▶ _Description of the task_:
Give every line from the one containing "As illustrated by" through the end of the items as a JSON list of strings, one string per line, leaving out blank lines.

▶ _Materials provided_:

**********

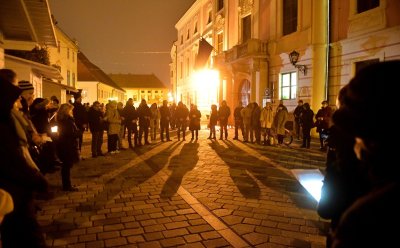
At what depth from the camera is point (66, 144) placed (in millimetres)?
6465

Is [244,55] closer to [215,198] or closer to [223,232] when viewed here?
[215,198]

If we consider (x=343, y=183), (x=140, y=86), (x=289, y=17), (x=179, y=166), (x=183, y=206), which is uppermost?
Answer: (x=140, y=86)

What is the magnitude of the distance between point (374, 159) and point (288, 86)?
17.6m

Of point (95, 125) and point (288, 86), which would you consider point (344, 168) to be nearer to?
point (95, 125)

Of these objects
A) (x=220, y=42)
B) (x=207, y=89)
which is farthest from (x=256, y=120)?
(x=207, y=89)

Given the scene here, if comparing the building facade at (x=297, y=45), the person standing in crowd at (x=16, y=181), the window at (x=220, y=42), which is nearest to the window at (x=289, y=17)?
the building facade at (x=297, y=45)

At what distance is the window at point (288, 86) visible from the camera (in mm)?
17938

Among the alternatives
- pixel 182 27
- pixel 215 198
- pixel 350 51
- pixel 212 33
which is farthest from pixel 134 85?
pixel 215 198

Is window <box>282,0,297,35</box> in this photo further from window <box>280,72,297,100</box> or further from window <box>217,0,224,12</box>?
window <box>217,0,224,12</box>

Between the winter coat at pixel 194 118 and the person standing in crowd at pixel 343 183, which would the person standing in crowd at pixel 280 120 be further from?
the person standing in crowd at pixel 343 183

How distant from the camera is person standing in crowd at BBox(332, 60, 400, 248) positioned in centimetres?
126

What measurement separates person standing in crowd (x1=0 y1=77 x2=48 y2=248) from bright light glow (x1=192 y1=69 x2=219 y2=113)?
23.8 m

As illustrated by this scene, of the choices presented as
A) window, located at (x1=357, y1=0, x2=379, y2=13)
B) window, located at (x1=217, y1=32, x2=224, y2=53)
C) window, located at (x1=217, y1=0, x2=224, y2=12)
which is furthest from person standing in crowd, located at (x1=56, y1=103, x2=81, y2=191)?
window, located at (x1=217, y1=0, x2=224, y2=12)

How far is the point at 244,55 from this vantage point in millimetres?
20750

**********

▶ _Response for this exercise_:
[
  "As illustrated by this scene, of the choices presented as",
  "A) window, located at (x1=357, y1=0, x2=379, y2=13)",
  "B) window, located at (x1=217, y1=32, x2=224, y2=53)",
  "C) window, located at (x1=217, y1=0, x2=224, y2=12)",
  "which is furthest from person standing in crowd, located at (x1=56, y1=103, x2=81, y2=191)?",
  "window, located at (x1=217, y1=0, x2=224, y2=12)",
  "How far is the point at 244,55 from this vantage point in millimetres?",
  "20750"
]